In what way can the rise of China be considered a success? Will the current financial crisis offer an opportunity for China to surpass the US? Will the US, the sole superpower in the world, and China, the fastest growing regional power, cooperate with each other? The Global Times and the Tsinghua University invited Thomas P. M. Barnett, the author of widely discussed work, The Pentagon’s New Map:Blueprint for Action, and Yan Xuetong, director of the Institute of International Studies at Tsinghua University, to address these crucial questions. The following are the excerpts of the discussion. 

How will the rise of China come to an end?

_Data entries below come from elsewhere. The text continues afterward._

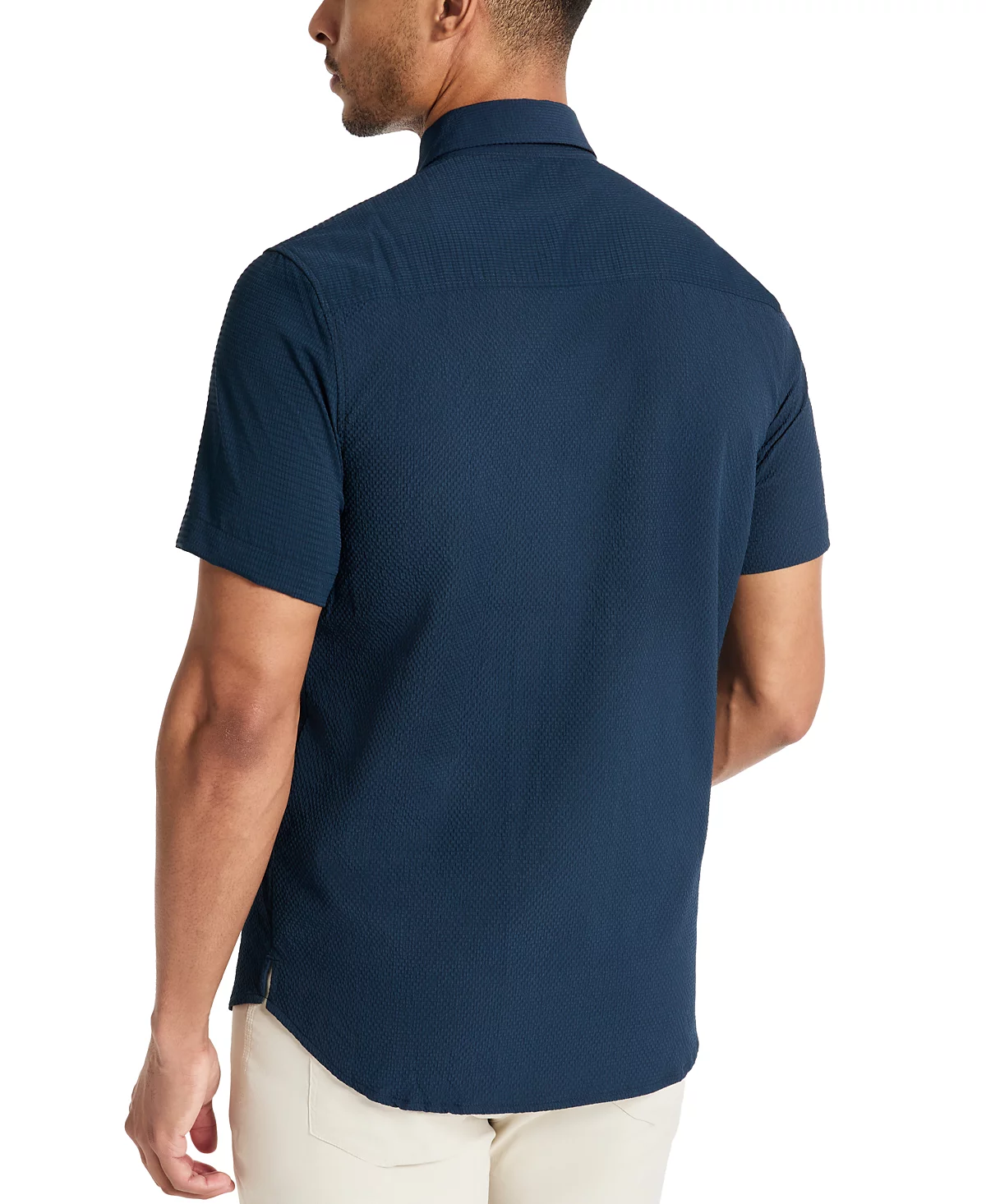 Мужская приталенная спортивная рубашка Kenneth Cole с коротким рукавом в смешанном стиле от Kenneth Cole 13090₽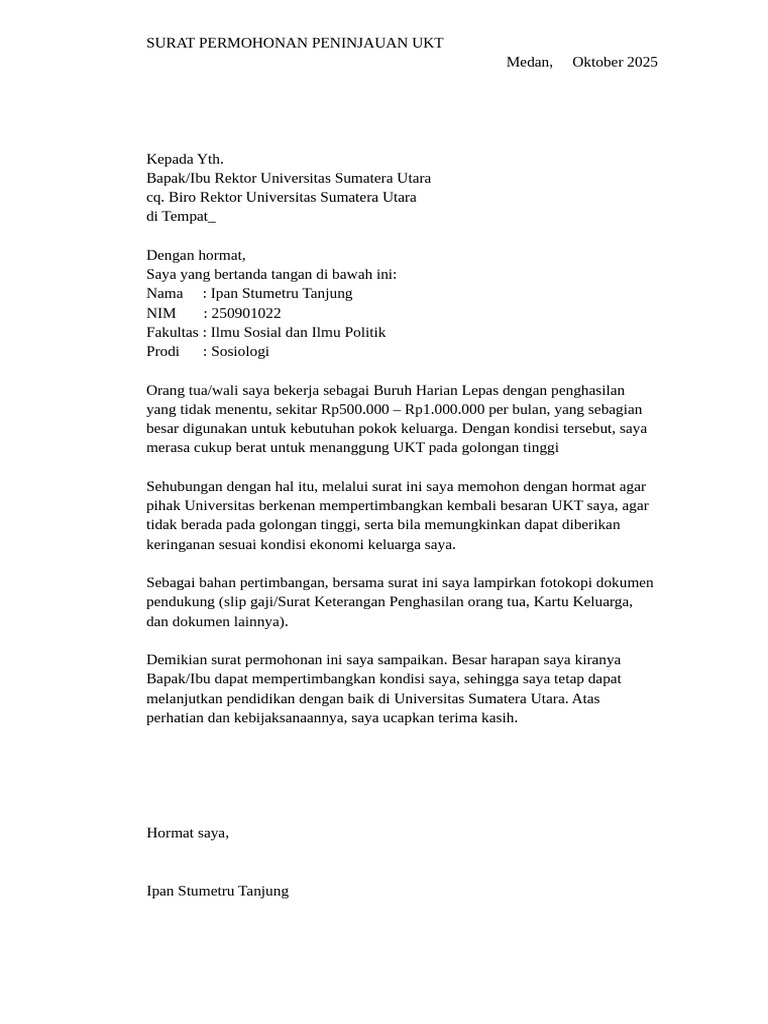 Permohonan Peninjauan Ukt Mahasiswa Pdf 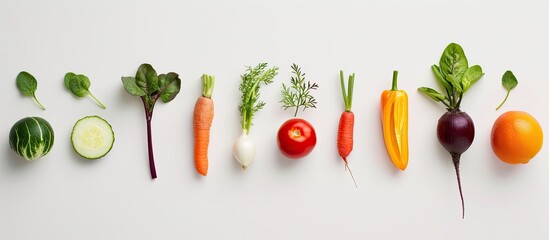 Sticker - A row of assorted fresh vegetables, including carrots, broccoli, peppers, and tomatoes, neatly arranged on a clean white background. Each vegetable is vibrant in color and appealingly displayed.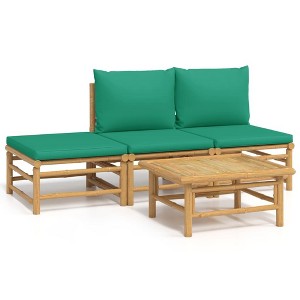 vidaXL Garden Lounge Set Green, Natural Bamboo Bamboo Medium Modular - 1 of 4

Yan Xuetong: My recent study of the ancient writings of the Qin Dynasty (221-207BC) revealed one discovery: strategy is not designed by scholars and then carried out according to that blueprint. As for China’s strategy, I don’t think we have one. Chinese politicians are looking to resume China’s historical position. The question is what position should be assumed to achieve this goal.

Today, the dominant idea is that of Deng Xiaoping, which asserts that we need to build up a strong economy first and only then discuss China’s resurgence. But any country or superpower in the world bases such concerns on comprehensive power.

If there is a huge gap between the military and the economy, then there is no way to become a leading power. And even if we have the equal military and economic power, but lack the will to take a risk in leading the world, we still cannot become the leading power because our political power is very weak. So it is necessary to maintain and grow in parallel the elements of political, economic, military and cultural power.

Yan Xuetong

Thomas Barnett: My sense is the perceived crisis and the actual crisis in the global economy and the accompanying sense of a leadership crisis in terms of world affairs come about 10 years too early for China. If this crisis happened in the year 2020, as opposed to 2009, China would be further along in its development and would have leadership in place that would be well into its tenure.

China has not been completely transparent in its ambitions. China is not presenting a strong definition of where it wants the world to go and is saying simply that it wants to return to its rightful place. China is having such a huge impact on the world in its demand for resources, that answer isn’t enough of one to make the rest of the world comfortable.

China has a huge opportunity to present to the world a definition of development and middle-class existence that does not use the same resource pattern that the West used over the past two centuries. If this is not the case, the sheer demand used by China in achieving a middle-class lifestyle may ultimately be so destabilizing environmentally for the planet that the future is likely to be decided by resource wars between the US and China.